Causa Snowden: US-Vize schaltet sich ein
US-Vizepräsident Joe Biden hat zum Telefonhörer gegriffen, um Ecuador von der Erteilung politischen Asyls für den Geheimdienst-Aufdecker Edward Snowden abzubringen. Dies teilte der ecuadorianische Präsident Rafael Correa am Samstag in einer Pressekonferenz zurück. "Wir haben über die Affäre Snowden gesprochen und er hat mir auf äußerst höfliche Weise den Wunsch der USA übermittelt, das Asylgesuch abzulehnen", sagte Correa. Das Telefongespräch habe am Freitag stattgefunden.
Zuvor hatte Correa in seiner wöchentlichen Pressekonferenz Snowdens Enthüllungen über geheime britische und US-Programme zur Überwachung der Telefon- und Internetkommunikation als "größten Spionagefall in der Menschheitsgeschichte" bezeichnet.
Drohung mit Sanktionen
US-Politiker hatten dem südamerikanischen Land zuvor mit wirtschaftlichen Vergeltungsakten gedroht, sollte es den von der US-Justiz gesuchten 30-jährigen Computerspezialisten aufnehmen. Snowden wartet derzeit im Transitbereich des Moskauer Flughafens darauf, dass ihm ein Land Zuflucht gewährt. Er soll Asylanträge in Ecuador und Island gestellt haben. Ecuador will den Asylantrag jedoch erst nach der Einreise Snowdens prüfen.
Die USA suchen Snowden als Enthüller umfassender Überwachungsprogramme des US-Geheimdiensts NSA per Haftbefehl. Sie fordern seine Auslieferung und haben seinen US-Pass entwertet.
USA schweigen zu "Spiegel"-Bericht
Die USA schweigen unterdessen zu einem Bericht des Nachrichtenmagazins Der Spiegel, wonach der US-Geheimdienst NSA diplomatische Vertretungen der EU ausspioniert hat. "Ich kann das nicht kommentieren", sagte der stellvertretende US-Sicherheitsberater Ben Rhodes am Samstag vor Journalisten in Pretoria. Er sage nichts zu derartigen "unautorisierten Berichten", fügte Rhodes auf eine Frage hinzu.

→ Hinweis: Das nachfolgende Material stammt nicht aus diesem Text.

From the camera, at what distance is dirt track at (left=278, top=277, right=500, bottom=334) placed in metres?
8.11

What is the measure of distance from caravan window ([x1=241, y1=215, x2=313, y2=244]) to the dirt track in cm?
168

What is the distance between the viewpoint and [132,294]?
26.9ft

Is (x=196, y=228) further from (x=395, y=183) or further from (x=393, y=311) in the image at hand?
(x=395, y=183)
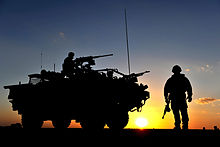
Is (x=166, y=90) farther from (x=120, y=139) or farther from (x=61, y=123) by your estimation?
(x=61, y=123)

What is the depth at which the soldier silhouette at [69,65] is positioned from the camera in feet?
38.3

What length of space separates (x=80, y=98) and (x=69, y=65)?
3072 mm

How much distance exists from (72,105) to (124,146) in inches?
230

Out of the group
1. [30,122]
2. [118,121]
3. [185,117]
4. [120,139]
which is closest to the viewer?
[120,139]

Nach Angaben des Spiegel handelt es sich um Angriffe auf EU-Vertretungen in Washington, New York und Brüssel. Der Geheimdienst habe Wanzen versteckt und interne Computernetzwerke infiltriert. Dies gehe aus geheimen Dokumenten hervor, die der Informant Edward Snowden mitgenommen habe und die der "Spiegel" teilweise einsehen konnte, hieß es.
Führende EU-Politiker haben empört auf die Meldungen reagiert, wonach der US-Geheimdienst NSA gezielt die Europäische Union ausgespäht haben soll. "Wenn diese Berichte wahr sind, ist das abscheulich", sagte Luxemburgs Außenminister Jean Asselborn Spiegel Online. "Die USA sollten lieber ihre Geheimdienste überwachen statt ihre Verbündeten. Wir müssen jetzt von allerhöchster Stelle eine Garantie bekommen, dass das sofort aufhört."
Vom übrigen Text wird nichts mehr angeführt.